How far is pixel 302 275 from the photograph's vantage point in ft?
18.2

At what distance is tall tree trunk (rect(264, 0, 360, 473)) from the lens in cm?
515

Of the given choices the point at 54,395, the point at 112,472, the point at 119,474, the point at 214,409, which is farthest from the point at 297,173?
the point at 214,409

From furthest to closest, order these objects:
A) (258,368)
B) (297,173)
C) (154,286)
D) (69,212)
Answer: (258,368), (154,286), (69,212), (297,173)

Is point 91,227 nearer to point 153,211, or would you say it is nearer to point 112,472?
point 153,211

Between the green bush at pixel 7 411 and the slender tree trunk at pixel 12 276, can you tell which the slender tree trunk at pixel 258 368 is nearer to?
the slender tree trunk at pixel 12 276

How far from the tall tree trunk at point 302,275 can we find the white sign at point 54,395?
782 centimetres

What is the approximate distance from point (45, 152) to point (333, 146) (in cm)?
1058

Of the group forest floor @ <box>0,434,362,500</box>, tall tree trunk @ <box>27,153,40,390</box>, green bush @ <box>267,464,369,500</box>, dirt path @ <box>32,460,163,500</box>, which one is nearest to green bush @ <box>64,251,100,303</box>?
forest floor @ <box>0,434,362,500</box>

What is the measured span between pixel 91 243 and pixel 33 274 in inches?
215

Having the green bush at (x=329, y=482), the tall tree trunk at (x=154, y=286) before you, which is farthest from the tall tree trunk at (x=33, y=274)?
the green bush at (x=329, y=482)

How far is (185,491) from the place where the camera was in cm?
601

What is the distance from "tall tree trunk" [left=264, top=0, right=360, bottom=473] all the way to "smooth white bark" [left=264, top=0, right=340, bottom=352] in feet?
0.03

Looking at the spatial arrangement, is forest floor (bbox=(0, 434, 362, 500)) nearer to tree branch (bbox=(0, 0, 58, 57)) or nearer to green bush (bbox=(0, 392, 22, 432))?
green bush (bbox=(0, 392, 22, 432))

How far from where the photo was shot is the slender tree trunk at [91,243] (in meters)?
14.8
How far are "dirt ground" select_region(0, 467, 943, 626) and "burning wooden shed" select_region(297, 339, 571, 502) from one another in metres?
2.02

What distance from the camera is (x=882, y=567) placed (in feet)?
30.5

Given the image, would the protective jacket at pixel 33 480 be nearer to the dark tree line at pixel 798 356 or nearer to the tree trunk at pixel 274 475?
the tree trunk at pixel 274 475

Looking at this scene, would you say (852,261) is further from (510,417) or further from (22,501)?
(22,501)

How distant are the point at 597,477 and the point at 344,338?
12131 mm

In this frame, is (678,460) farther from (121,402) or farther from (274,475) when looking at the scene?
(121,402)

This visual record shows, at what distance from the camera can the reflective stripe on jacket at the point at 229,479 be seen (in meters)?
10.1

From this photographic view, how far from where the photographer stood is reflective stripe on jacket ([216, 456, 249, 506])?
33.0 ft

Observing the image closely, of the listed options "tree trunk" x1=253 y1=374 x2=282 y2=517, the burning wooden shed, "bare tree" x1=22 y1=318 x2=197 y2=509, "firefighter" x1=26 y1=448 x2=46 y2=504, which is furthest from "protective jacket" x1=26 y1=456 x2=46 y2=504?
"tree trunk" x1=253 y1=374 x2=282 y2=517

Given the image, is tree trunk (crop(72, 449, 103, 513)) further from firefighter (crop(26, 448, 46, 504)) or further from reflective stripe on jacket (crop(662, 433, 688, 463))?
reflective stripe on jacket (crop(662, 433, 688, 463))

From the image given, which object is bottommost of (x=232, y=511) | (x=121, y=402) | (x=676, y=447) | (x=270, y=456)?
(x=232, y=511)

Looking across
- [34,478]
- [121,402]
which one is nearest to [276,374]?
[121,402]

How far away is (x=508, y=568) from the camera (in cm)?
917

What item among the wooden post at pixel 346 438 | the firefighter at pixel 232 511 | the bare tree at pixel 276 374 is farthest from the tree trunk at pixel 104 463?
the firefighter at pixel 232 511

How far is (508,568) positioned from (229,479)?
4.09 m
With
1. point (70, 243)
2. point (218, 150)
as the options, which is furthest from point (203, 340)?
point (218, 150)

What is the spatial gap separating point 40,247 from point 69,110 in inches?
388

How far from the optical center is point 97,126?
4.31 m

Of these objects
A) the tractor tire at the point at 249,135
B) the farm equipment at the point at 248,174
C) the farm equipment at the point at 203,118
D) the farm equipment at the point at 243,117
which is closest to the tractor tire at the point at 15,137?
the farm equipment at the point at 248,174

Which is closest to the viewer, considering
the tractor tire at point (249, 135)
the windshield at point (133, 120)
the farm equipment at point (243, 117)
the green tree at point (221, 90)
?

====

> **Set problem**: Recast the stretch from the start of the records through the line containing "Answer: (258,368), (154,286), (69,212), (297,173)" as a Markdown table with the columns No. and Text, numbering each line and leaving out blank lines.

> **Final result**:
| No. | Text |
|---|---|
| 1 | How far is pixel 302 275 from the photograph's vantage point in ft? |
| 2 | 18.2 |
| 3 | At what distance is tall tree trunk (rect(264, 0, 360, 473)) from the lens in cm? |
| 4 | 515 |
| 5 | Of the given choices the point at 54,395, the point at 112,472, the point at 119,474, the point at 214,409, which is farthest from the point at 297,173? |
| 6 | the point at 214,409 |
| 7 | From furthest to closest, order these objects: |
| 8 | A) (258,368) |
| 9 | B) (297,173) |
| 10 | C) (154,286) |
| 11 | D) (69,212) |
| 12 | Answer: (258,368), (154,286), (69,212), (297,173) |